SMS is the new black

A review of mass market mobile apps

95% of mobile users would use more data services if setup were easier

Posted by Admin on January 19, 2009

That’s the headline screaming out from some research undertaken by Coleman Parkes and commissioned by Mformation.

Let’s just stop and think about that for a few minutes … that’s 95% of people who actively want to be able to do more things with their handset, but the industry is locking them out because it’s made it all too complicated. If we just think about the UK for now that’s over 40million people that want to do more with the mobile (based on a UK population of just under 61m (see here) and an assumption that only 75% of those have a phone).

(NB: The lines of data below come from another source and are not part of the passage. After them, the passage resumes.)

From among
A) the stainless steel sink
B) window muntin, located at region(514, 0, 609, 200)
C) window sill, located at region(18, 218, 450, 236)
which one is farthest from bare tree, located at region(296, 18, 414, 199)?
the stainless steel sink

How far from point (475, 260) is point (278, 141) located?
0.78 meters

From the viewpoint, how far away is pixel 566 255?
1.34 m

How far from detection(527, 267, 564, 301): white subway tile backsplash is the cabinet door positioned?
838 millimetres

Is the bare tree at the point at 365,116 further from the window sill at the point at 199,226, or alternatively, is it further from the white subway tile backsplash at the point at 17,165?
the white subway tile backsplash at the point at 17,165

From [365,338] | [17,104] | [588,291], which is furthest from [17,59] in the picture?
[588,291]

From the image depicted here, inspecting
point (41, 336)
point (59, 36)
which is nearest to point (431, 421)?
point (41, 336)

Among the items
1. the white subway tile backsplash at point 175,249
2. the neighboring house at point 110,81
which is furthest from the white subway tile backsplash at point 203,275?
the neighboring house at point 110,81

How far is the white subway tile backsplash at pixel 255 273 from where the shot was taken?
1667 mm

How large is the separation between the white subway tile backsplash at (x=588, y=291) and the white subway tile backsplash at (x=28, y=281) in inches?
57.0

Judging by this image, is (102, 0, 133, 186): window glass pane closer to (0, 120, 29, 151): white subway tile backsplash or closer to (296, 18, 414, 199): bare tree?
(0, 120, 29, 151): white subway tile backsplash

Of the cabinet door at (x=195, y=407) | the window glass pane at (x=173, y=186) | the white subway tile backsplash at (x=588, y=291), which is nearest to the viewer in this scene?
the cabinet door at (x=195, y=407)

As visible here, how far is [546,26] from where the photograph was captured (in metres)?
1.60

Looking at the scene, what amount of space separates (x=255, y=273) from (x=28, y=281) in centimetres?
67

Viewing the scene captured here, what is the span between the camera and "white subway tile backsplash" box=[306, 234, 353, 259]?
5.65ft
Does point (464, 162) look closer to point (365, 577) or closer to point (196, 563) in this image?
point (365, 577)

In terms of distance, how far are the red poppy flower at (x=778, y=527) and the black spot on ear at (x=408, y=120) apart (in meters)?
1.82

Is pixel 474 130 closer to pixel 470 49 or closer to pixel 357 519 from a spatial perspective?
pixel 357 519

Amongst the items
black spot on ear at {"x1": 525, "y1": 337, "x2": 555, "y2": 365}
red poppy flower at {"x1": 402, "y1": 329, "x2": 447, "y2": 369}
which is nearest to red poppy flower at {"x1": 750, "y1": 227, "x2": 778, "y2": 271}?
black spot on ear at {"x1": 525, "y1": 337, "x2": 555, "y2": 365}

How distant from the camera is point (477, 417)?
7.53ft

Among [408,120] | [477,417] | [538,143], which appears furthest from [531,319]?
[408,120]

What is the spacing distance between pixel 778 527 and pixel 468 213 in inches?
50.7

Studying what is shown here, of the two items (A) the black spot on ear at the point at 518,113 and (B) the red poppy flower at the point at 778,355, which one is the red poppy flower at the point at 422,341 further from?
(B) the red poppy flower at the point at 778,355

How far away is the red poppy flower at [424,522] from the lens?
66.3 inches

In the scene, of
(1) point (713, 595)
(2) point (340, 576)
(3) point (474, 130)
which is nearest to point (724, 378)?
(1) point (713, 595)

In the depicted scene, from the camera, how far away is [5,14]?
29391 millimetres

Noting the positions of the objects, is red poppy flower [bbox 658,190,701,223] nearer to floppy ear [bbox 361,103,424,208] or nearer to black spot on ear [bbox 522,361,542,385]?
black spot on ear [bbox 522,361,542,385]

If we take that a step further and say that once these people are happily doing more with their phone, they will be happy to spend more on their phone – whether that is in increased tarriffs (ie increasing data usage), downloading apps, or just making the phone a more integral part of their lives. So let’s be conservative and assume that they increase their annual spend by £5 each – that’s £200million that the UK operators are missing out on.

Let’s be even more conservative and say that only half of those people would actually spend more … that’s still £100 million per year that UK operators are missing out on. I can’t even begin to think about the numbers globally.

Matthew Bancroft, Vice President, Mformation said of the figures:

“Subscribers are clearly convinced of the value of mobile services. However, 85% of the people we surveyed find it frustrating to have to go through a number of steps when they want to activate a service or application. It’s a bit like getting a new gadget, then finding that the batteries aren’t included. Providing mobile subscribers with a more seamless experience will remove these pains.”

It starts when consumers first buy the handset. According to the research most consumers feel that about 15 minutes is long enough to be setting up a new phone, yet the average time it takes is an hour.

This research clearly highlights why the mobile industry has to start thinking about how to make services work for consumers and not race headlong into new stuff that sounds cool, but no-one can use.